- _INPUT RECORDS_
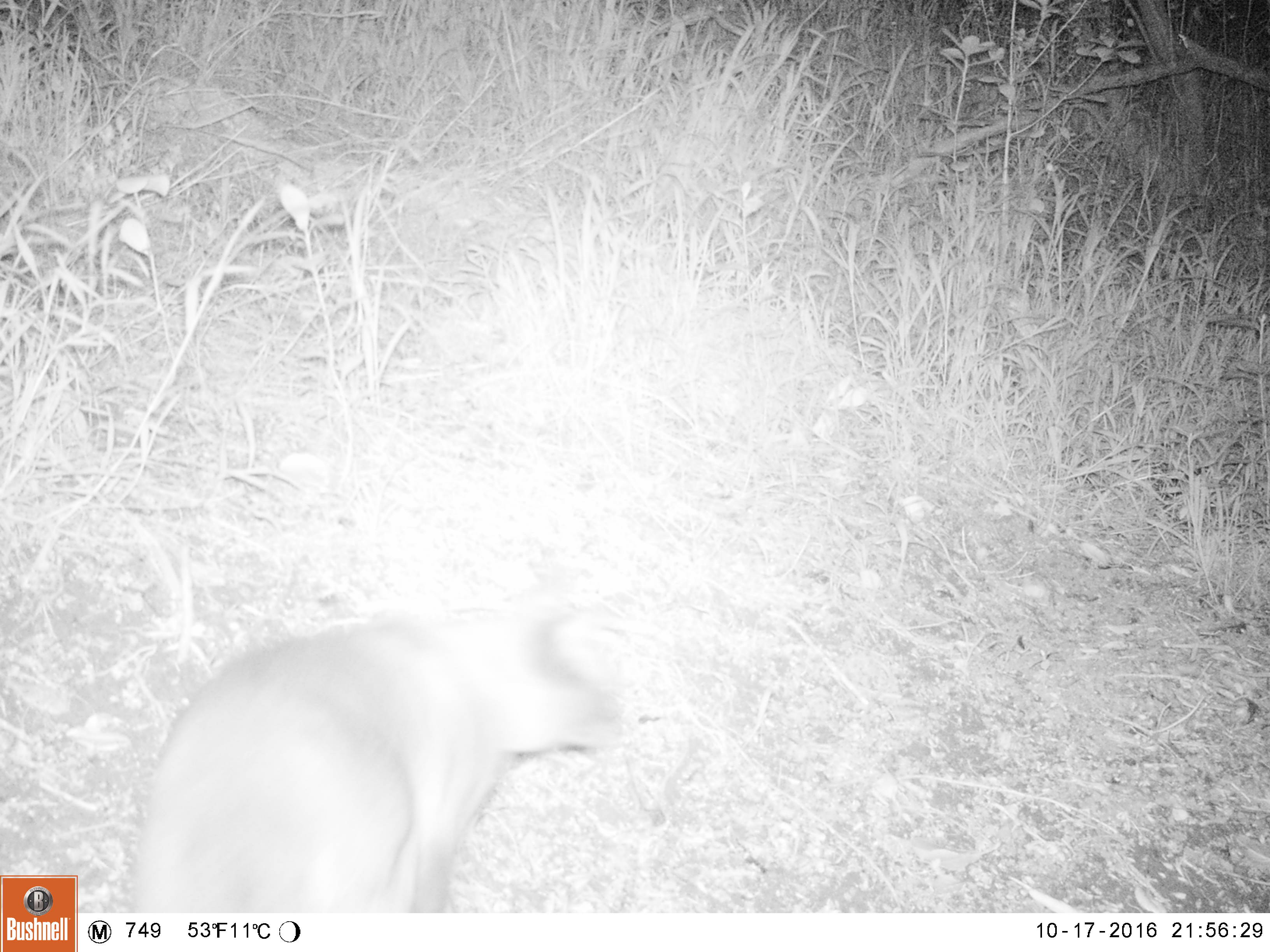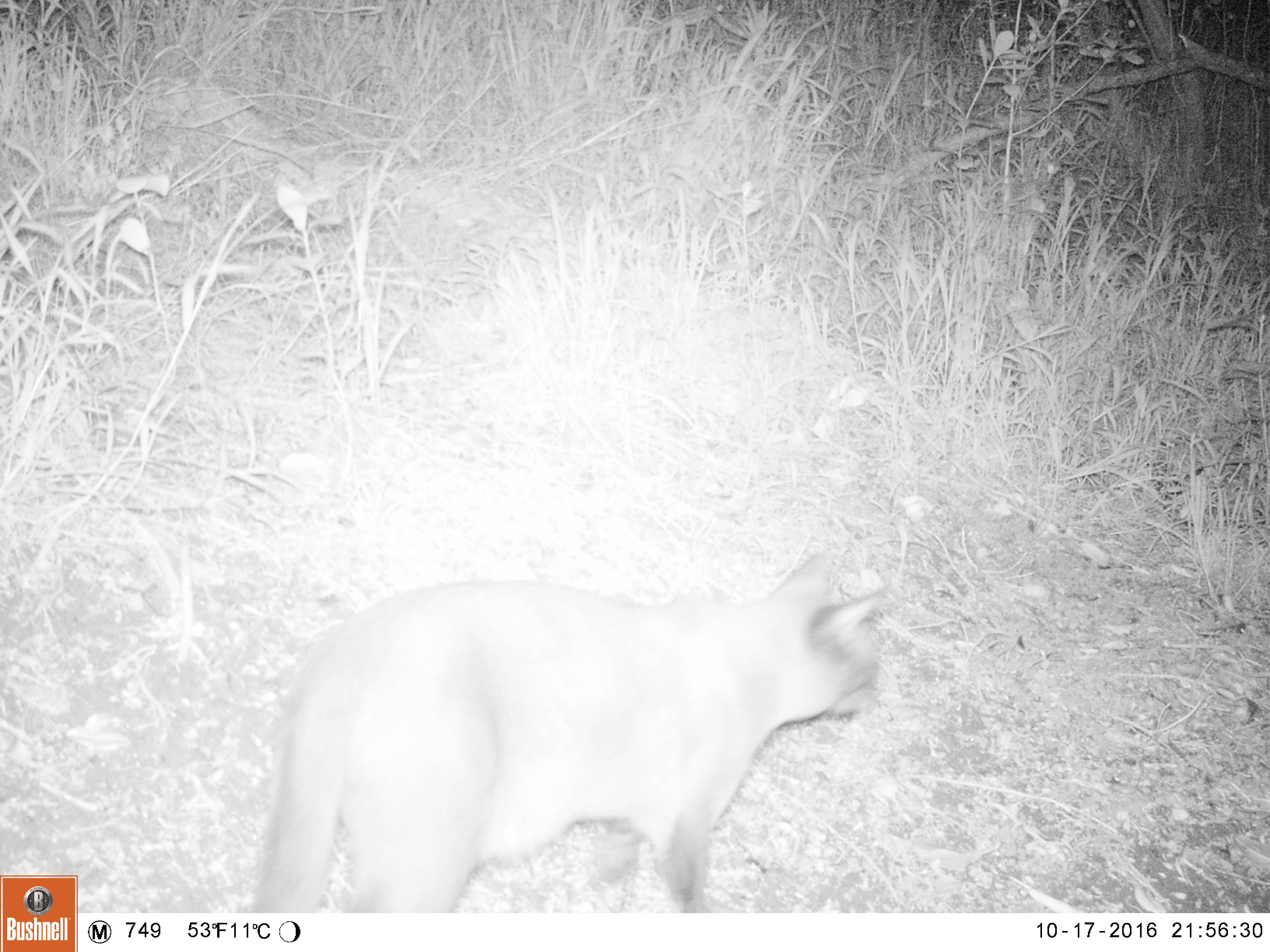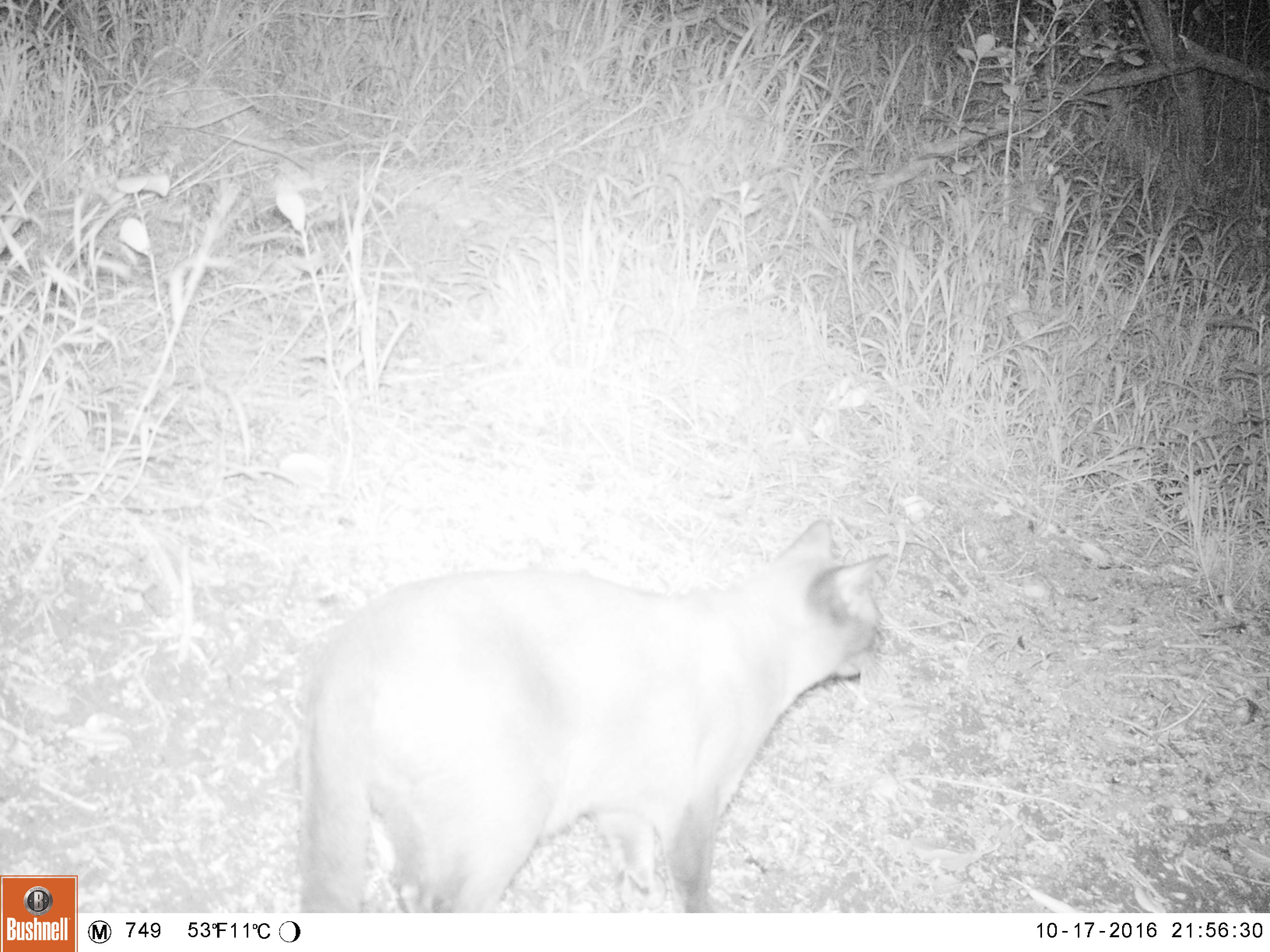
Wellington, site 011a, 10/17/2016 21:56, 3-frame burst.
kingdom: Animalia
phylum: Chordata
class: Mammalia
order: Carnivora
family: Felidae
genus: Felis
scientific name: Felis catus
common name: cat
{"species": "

- _EXERCISE AIM_
None of the pictures should be copied, but every record above must be restated in full.

- _RESPONSE TO THE EXERCISE_
Wellington, site 011a, 10/17/2016 21:56, 3-frame burst.
kingdom: Animalia
phylum: Chordata
class: Mammalia
order: Carnivora
family: Felidae
genus: Felis
scientific name: Felis catus
common name: cat
{"species": "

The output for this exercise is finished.